Donald Trump said he felt “really good” and was due to leave Walter Reed National Military Medical Center at 6:30 p.m. (8:30 AEST). Trump has been at the hospital since late Friday.

Shares of Regeneron Pharmaceuticals jumped 7.1 per cent after Trump's physician said he had been treated with Regeneron's experimental antibody treatment for the disease, which has killed more than a million people worldwide and wreaked economic havoc.

White House Chief of Staff Mark Meadows said on Monday there was still potential to reach an agreement with US lawmakers on more coronavirus relief and that Trump was committed to getting the deal done.

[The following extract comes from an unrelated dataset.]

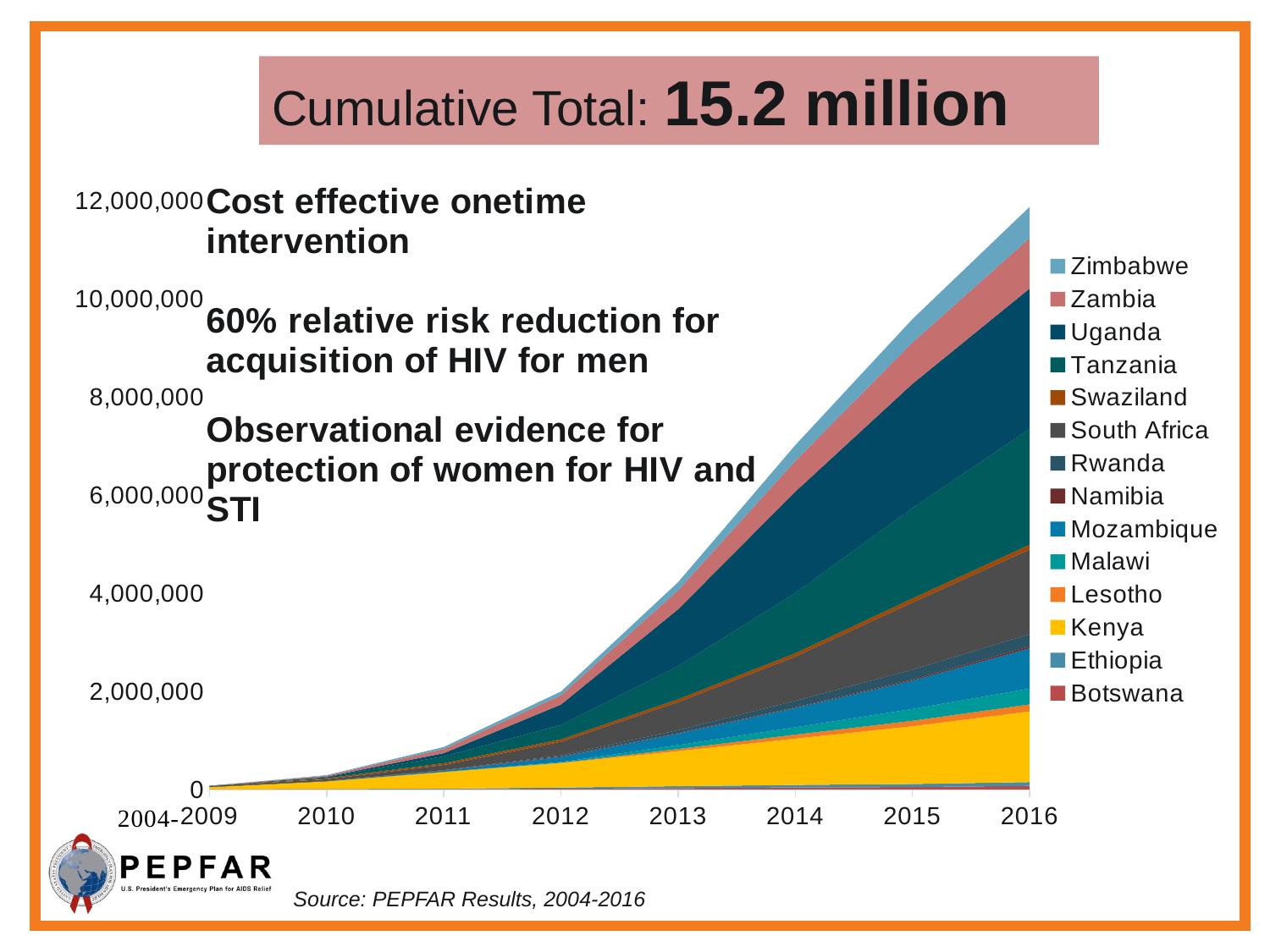
Is the total stacked value in 2015 greater or less than 8,000,000? greater Is the total stacked value in 2014 greater or less than 6,000,000? greater Is the total stacked value in 2011 greater or less than 2,000,000? less In 2016, which contributes more to the stack, Kenya or Zimbabwe? Kenya Does the cumulative total rise or fall from 2004-2009 to 2016? rise How many time periods are shown along the x axis? 8 What kind of chart is shown on the slide? stacked area chart What cumulative total is stated in the slide title? 15.2 million In 2016, which contributes more to the stack, Uganda or Zimbabwe? Uganda Which country is listed first in the legend? Zimbabwe How many countries does the legend list? 14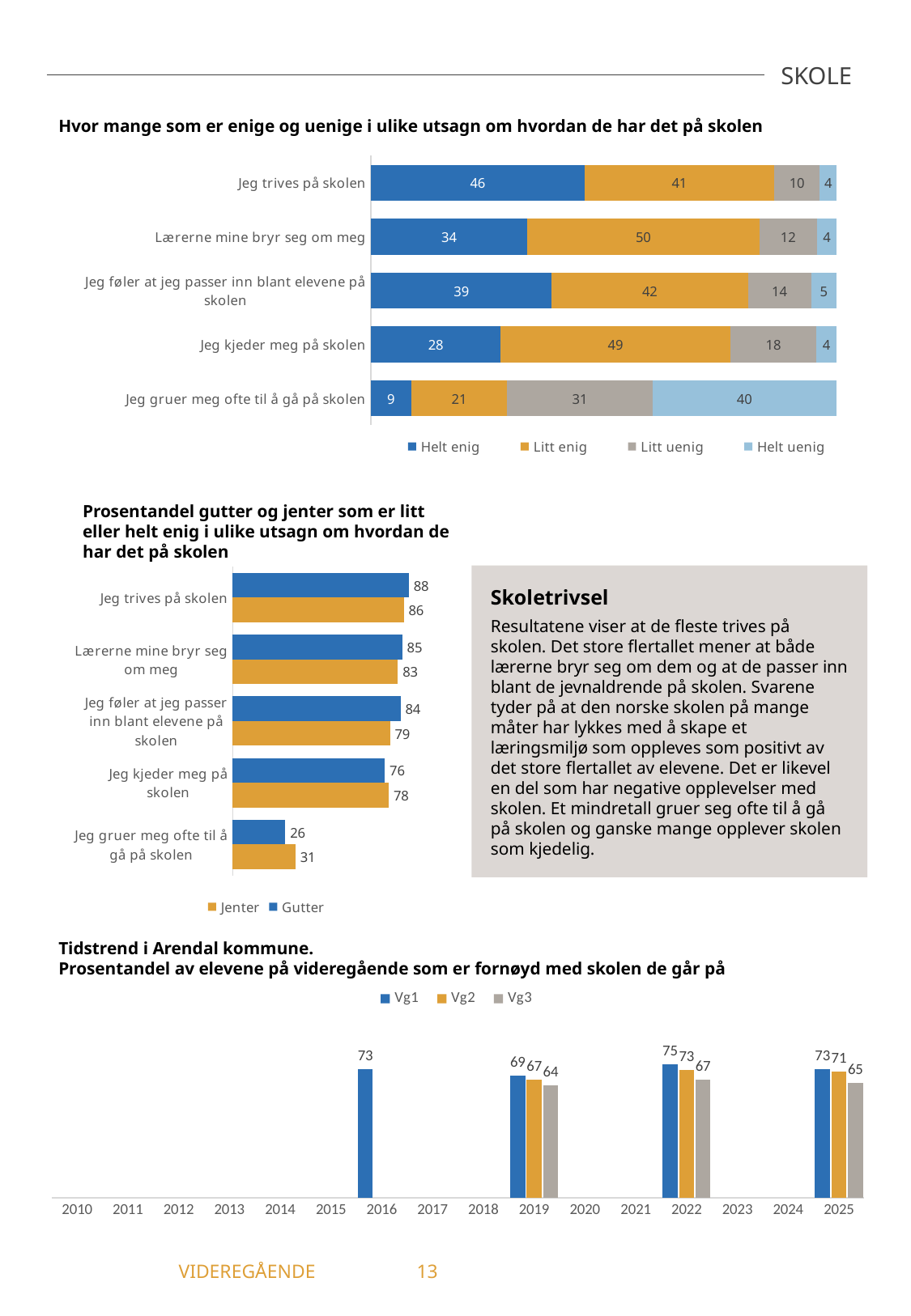
In the chart 'Hvor mange som er enige og uenige i ulike utsagn om hvordan de har det på skolen', what is the total of the stacked bar for 'Jeg kjeder meg på skolen'? 99 In the chart 'Hvor mange som er enige og uenige i ulike utsagn om hvordan de har det på skolen', how many series does the legend list? 4 In the chart 'Prosentandel gutter og jenter som er litt eller helt enig i ulike utsagn om hvordan de har det på skolen', what is the difference between Jenter and Gutter for 'Jeg gruer meg ofte til å gå på skolen'? 5 In the chart 'Hvor mange som er enige og uenige i ulike utsagn om hvordan de har det på skolen', which statement has the highest 'Litt enig' value? Lærerne mine bryr seg om meg In the chart 'Tidstrend i Arendal kommune', which year has the lowest Vg3 value? 2019 In the chart 'Tidstrend i Arendal kommune', what is the Vg1 value for 2022? 75 In the chart 'Hvor mange som er enige og uenige i ulike utsagn om hvordan de har det på skolen', what is the 'Helt uenig' value for 'Jeg gruer meg ofte til å gå på skolen'? 40 In the chart 'Prosentandel gutter og jenter som er litt eller helt enig i ulike utsagn om hvordan de har det på skolen', how many statements are shown? 5 In the chart 'Hvor mange som er enige og uenige i ulike utsagn om hvordan de har det på skolen', what is the 'Helt enig' value for 'Jeg trives på skolen'? 46 In the chart 'Prosentandel gutter og jenter som er litt eller helt enig i ulike utsagn om hvordan de har det på skolen', which is larger for 'Jeg kjeder meg på skolen': Jenter or Gutter? Jenter In the chart 'Prosentandel gutter og jenter som er litt eller helt enig i ulike utsagn om hvordan de har det på skolen', what is the value for Gutter on 'Jeg trives på skolen'? 88 What kind of chart is 'Tidstrend i Arendal kommune'? Bar chart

“The stimulus deal is still sitting there, and there’s still communication going on ... It looks increasingly like something’s going to get done,” said Jim Paulsen, chief investment strategist at The Leuthold Group in Minneapolis.

Also, “any news that says the president is looking better is sort of news of less volatility, disruptions and unknowns, all of which scare investors,” he said.

Doubts about the scale of further fiscal aid and a slowing economic recovery have weighed on the S&P 500 recently, with the benchmark index in September registering its worst month since the coronavirus-driven crash earlier this year.

Also helping the market on Monday was positive economic data.

After data last week showed an unexpected slowdown in the domestic manufacturing sector in September, figures on Monday showed activity in the broader services industry pulled above levels that prevailed before the covid-19 pandemic.